Sunday, September 7, 2008

With A Little Help From My Friends ...

What would you do if I sang out of tune,
Would you stand up and walk out on me?
Lend me your ears and I'll sing you a song
And I'll try not to sing out of key.
Joe Cocker's famous interpretation of this classic at the Woodstock festival has certainly been a source of inspiration for millions of eager listeners. Quite inspiring are also the vast amounts of money Washington has decided to raise in order to bail out major failing players on the US market, especially if you're a major failing player yourself. This is probably what Detroit's Big Three had been thinking all along, and indeed, now they've come out of the closet.

The last line of the article is, in my opinion, the most revealing:
But he added that "our trading partners give us no choice. Every other major auto manufacturing country protects their industry so we may have to do the same."
This ties in perfectly with the song lyrics posted above.

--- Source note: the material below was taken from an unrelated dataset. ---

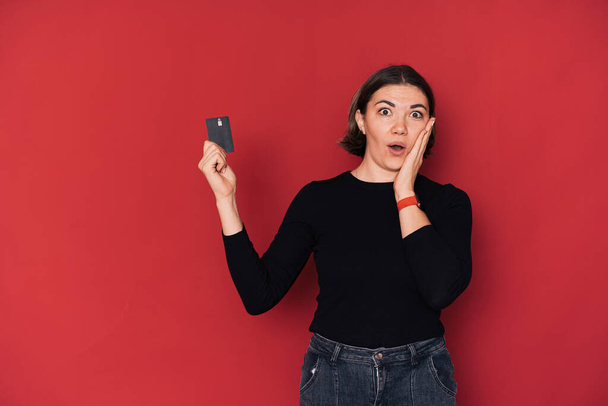 Lady in shock houden credit card in haar hand tegen rode achtergrond. - Foto, afbeelding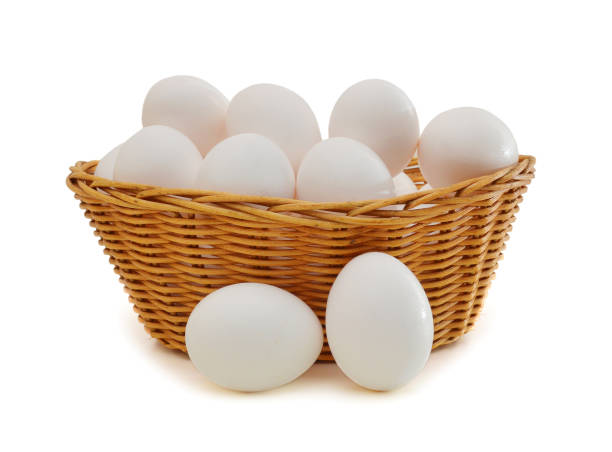 istock Many eggs in basket isolated on white 1292667317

He might as well have said:
Well, they may have done some malinvestments, yes, they kept producing gas-guzzlers for an increasingly shrinking market, maybe they didn't care too much about future planning, but everybody makes mistakes, no? You don't want to leave them alone right now, do you? After all, they're uniquely American car manufacturers. Just lend them a few billions and they'll honestly try to get in touch with customers again.
But seriously, he does make a point. Shouldn't we protect our domestic industries when foreigners do the same for their manufacturers? After all, foreigners will be able to export cheap cars, thus undermining our own efforts. Wouldn't it make sense to face "market realities" and fork some money out for a couple of minor subsidies?


First of all, there is no point in having "domestic car producers" if foreign car producers do the job more efficiently. Whether or not this is the case should be decided by customers and not by central bureaucrats. Now one might argue that tax-subsidized foreign car producers are being advantaged since they can make cheaper offers or include more features for the same price or whatever. To this I say, good for the customer. Taxpayers in a far-away land had to give their earnings to allow for such a great bargain, and Americans would only be disadvantaging themselves if they did the same or refused to take the subsidized offer.

Furthermore, subsidies lower the incentive of producers to improve price and quality conditions. Faced with below-market price competition from abroad, domestic car producers would have a huge incentive to implement even the smallest improvements, thus constantly pushing for the most efficient ways of production, the highest gas mileage, the most economical transportation routes and so on. In short, they'd be working for the customer which is what free markets are all about.

Subsidies, to the contrary, would set an incentive to hire more and better lobbying personnel to make sure the next bailout won't be all too troublesome to get. Car quality would be degraded to second rank, in spite of what all those neatly dressed spokesmen will tell you in the next few weeks.

However, there's still one concern left: jobs. Not subsidizing failing companies may result in a temporary unemployment rate hike. But there's no reason to believe that a) no new car producers would fill the gap (think, for example, of Tesla Motors, pretty much pioneers in mass-producing electric cars [thanks to Opponent for pointing me to this]) and b) people wouldn't find employment outside the car industry. Instead of producing cars that don't sell, people would engage in more profitable endeavors and would thus be doing society a much greater favor than by clinging to (at least for the moment) low-demand industries and products.

And for those (including myself, American trucks and SUVs are sure to draw my attention) who fear their "tough-built big block wonder machines" might stop being produced: there's always room for niche markets. If one of the Big Three, for example, decided to specialize on building heavy vehicles, they'd probably have to cut down on their production lines, but might be able to sustain doing "big car business" on a smaller scale, always according to market demand.